▶ [Предоставленный отрывок]
###
На мой вопрос - в чем же главная суть внутрипартийного разногласия, Ленин, при первой встрече с ним, ответил:
- В сущности, никаких больших принципиальных разногласий нет. Единственное разногласие такого рода - параграф 1 устава партии, - кого считать членом партии. Но это очень несущественное разногласие. Жизнь или смерть партии от него не зависит. Параграф 1 устава был принят на съезде не в моей формулировке, а Мартова. Оставшись в меньшинстве, ни я, ни те, кто меня поддерживали - о расколе и не помышляли. И всё-таки он произошел.
Почему? На это превосходно ответил Плеханов: произошла la greve generale des generaux. Некоторые партийные "генералы" обиделись за неизбрание их в редакцию "Искры" и в Центральный Комитет и отсюда пошла вся склока. Когда Мартов, вместе со мною и Плехановым, выбранный в "Искру", отказался с нами работать и соединился с неизбранными съездом Аксельродом, Старовером (Потресовым), Засулич, мы потом, идя на уступку, предлагали меньшинству послать от них двоих в редакцию, так что в ней было бы двое от большинства и двое от меньшинства, генералы отказались. После того как Плеханов, под давлением обиженных генералов, стал настаивать на приглашении в "Искру" всех прежних редакторов, я плюнул и, уйдя из "Искры", перебрался в Центральный Комитет, избравший меня своим заграничным представителем. А как только это произошло, началась немедленная атака на Центральный Комитет, на "сверхцентр", где засел самодержец Ленин, бюрократ, формалист, человек неуживчивый, односторонний, узкий, прямолинейный. Я спрашиваю - где тут принципы? Их нет.
Запомним - это мне говорил Ленин 5 января (старого стиля) 1904г. Он категорически отрицал, что {167} между ним и меньшевиками существуют какие-то важные принципиальные разногласия. Во время следующей встречи Ленин мне рассказал, что на одном из меньшевистских собраний некий оратор доказывал, что Ленину нужна "дирижерская палочка", чтобы ввести в партии дисциплину, "подобную той, что существует в казармах лейб-гвардии Его Величества Преображенского Полка".
###
▶ [Исходные данные]
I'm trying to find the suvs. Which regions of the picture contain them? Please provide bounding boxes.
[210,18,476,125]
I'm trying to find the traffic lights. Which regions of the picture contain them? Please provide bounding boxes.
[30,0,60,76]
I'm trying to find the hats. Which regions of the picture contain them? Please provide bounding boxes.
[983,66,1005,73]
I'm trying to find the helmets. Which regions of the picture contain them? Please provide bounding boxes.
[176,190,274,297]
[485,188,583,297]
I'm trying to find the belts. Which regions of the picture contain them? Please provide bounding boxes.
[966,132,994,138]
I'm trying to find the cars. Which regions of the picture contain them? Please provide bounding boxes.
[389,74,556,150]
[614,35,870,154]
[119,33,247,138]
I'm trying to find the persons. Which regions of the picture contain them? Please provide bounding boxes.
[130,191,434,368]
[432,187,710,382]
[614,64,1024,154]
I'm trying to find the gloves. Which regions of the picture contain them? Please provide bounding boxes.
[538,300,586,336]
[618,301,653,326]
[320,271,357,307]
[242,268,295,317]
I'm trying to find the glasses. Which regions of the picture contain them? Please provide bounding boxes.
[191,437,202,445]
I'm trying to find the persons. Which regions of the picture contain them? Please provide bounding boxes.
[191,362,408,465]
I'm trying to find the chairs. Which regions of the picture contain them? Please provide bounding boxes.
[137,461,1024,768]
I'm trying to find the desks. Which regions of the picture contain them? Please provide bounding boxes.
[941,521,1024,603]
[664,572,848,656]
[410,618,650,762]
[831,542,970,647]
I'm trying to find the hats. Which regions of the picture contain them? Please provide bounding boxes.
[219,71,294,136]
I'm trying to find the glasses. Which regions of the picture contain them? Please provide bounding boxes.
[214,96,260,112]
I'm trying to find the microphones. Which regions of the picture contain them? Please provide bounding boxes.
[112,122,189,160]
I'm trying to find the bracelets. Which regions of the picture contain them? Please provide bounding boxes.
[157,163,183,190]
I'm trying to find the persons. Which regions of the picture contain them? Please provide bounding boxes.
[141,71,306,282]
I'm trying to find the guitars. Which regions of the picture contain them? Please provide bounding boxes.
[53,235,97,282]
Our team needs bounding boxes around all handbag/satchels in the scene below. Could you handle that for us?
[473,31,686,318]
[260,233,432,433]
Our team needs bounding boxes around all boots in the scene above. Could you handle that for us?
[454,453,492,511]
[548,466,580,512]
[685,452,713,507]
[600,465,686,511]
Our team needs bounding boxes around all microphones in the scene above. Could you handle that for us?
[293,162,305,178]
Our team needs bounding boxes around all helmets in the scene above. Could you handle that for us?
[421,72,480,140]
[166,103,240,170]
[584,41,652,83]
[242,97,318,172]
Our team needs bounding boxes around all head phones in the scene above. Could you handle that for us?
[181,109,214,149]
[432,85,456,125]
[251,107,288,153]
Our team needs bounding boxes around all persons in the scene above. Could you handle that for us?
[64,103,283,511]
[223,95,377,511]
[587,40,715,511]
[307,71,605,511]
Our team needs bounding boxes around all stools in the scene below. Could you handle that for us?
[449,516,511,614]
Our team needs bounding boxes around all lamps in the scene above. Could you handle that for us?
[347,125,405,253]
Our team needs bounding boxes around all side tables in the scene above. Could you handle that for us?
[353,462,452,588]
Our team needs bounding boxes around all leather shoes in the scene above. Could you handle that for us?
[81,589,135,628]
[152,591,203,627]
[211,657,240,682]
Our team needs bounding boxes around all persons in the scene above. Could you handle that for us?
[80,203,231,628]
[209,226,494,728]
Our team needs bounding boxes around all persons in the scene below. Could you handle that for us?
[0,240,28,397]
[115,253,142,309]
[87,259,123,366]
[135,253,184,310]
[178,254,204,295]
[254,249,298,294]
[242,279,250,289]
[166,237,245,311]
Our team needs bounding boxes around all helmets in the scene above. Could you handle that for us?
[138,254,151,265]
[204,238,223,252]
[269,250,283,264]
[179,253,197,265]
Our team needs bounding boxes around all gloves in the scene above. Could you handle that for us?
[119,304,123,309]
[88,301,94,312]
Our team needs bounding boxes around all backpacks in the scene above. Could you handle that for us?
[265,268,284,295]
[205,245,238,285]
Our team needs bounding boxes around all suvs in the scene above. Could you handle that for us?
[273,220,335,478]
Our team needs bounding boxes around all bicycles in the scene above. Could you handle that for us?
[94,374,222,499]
###
▶ [Что нужно сделать]
Можете дословно переписать из отрывка о внутрипартийных разногласиях фрагмент от «На мой вопрос» до «всё-таки он произошел.» включительно?

▶ [Решение задачи]
На мой вопрос - в чем же главная суть внутрипартийного разногласия, Ленин, при первой встрече с ним, ответил:
- В сущности, никаких больших принципиальных разногласий нет. Единственное разногласие такого рода - параграф 1 устава партии, - кого считать членом партии. Но это очень несущественное разногласие. Жизнь или смерть партии от него не зависит. Параграф 1 устава был принят на съезде не в моей формулировке, а Мартова. Оставшись в меньшинстве, ни я, ни те, кто меня поддерживали - о расколе и не помышляли. И всё-таки он произошел.